The record cold and icing of the Chesapeake Bay has trapped hundreds of residents of Tangier Island, Virginia. The Virginia National Guard has had to fly emergency supplies of food and medicine in because access to the island by boat has been cut off.
Being a Tangier native and resident of 30 years, I thought I’d set the record straight on what it’s like to be an islander trapped by ice — isolation most Americans never experience in 2015.
On a normal day, few islanders will dispute the fact that Tangier is “a wonderful place.” A mere spec rising from the sparkling waters of the Chesapeake Bay. People have lived here since the 1680s, with good reason. Tangier Island boasts amazing views of the bay and Tangier Sound, beautiful wildlife that walks her marshes. She gives a feeling of safety to some 500 residents, whose Elizabethan accents will remind you that most of us can trace our ancestors back to the settling of the island. Think Mayberry — not only a kid’s paradise, but a parent’s as well.
But as is true of most good and wonderful things, there are disadvantages, too. The ice surrounding the island is being reported a foot thick or more. Don’t get me wrong: we’re not literally suffering, but we are definitely experiencing a bit of frustration and anxiety.
The waters became impassable over a week ago when the winter storms began. Boats are our main source of transportation, so not being able to run one has created quite the pickle. Islanders depend on them for groceries, prescription medication, mail, wood and oil for heating, and gas for cooking, and sometimes just the ability to leave when one gets the itch to visit the “real” world. (The latter being my own crisis at the moment.)
Boats are also how many islanders make a living.
The ice means watermen can’t go get oysters, and tug boat crews can’t get home after weeks of work away. The only grocery store, Daley & Sons, hasn’t been able to restock their shelves in what will be two weeks this Thursday. Normally, Thursdays are the only days they make a trip to Crisfield, Maryland, to pick up the groceries to restock the stores. We call that “Grub Day” here on the island. Imagine the panic two weeks without restocked shelves might cause in other parts of the country.
A few days ago, the Virginia National Guard flew in and brought needed items such as milk and bread, which we very much appreciated. Most of us stock our freezers just because we understand the way these things work, and because it is a pain to run out of essentials on an island surrounded by water.
Thankfully, no one is hungry at the moment, and the community is great at coming together to help a neighbor who is without.
Tangier winters are harder than winters on the mainland. I know this to be true because I lived on the mainland for two years of my life.
The island is something like one mile by one and one half miles around. We all live in a little knot here, and yet I can go weeks without seeing many of them because some, including myself, never come out. Where are we to go in the winter?

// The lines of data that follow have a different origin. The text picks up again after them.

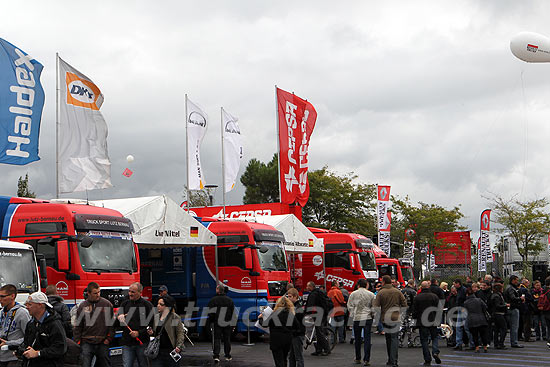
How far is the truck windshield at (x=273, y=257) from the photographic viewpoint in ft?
65.2

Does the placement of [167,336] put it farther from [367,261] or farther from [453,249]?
[453,249]

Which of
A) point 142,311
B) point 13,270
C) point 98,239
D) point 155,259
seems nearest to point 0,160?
point 98,239

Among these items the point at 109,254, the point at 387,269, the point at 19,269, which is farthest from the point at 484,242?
the point at 19,269

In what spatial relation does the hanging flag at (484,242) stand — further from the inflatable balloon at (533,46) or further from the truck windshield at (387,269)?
the inflatable balloon at (533,46)

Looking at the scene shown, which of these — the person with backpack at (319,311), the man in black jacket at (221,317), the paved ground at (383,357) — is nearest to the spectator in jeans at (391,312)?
the paved ground at (383,357)

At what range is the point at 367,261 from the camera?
89.9ft

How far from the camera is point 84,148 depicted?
17984 mm

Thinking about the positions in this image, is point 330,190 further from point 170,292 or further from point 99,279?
point 99,279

We have one grocery store, a post office, a school, and two sandwich shops that are open at the moment.
You can’t beat a stay on the island in the summer, but don’t plan to stay on in the winter if you have depression or anxiety. NASA should really consider using the island as a method of conditioning their astronauts for travel to Mars. If they don’t crack here by March, they’ll not crack on Mars, either.
And while most of us are doing just fine in that none of us are starving, we have fresh water, and we’re all keeping warm. There have been those who could have died had the weather not been favorable for air travel. While the island has been blessed with an amazing clinic, as well as a very talented physician assistant – my mother – the fact of the matter is we do not have a hospital here, so emergencies must be shipped to the mainland.
Thankfully, Maryland sends their helicopter in for our patients and transports them to a hospital in Salisbury, Maryland. There have been several medical incidents here that warranted an emergency flight out, including a recent life-threatening illness. Snow storms have prevented the helicopter from landing on more than one occasion. In situations such as these, timing is everything.
Hopefully, this has given you an idea of what it’s like to be trapped by ice on an already remote island. While we sort out the logistics on groceries, medicine deliveries and medical emergencies, please keep us in your prayers. We have a lot to be thankful for, and look forward to getting the mud between our toes again this summer.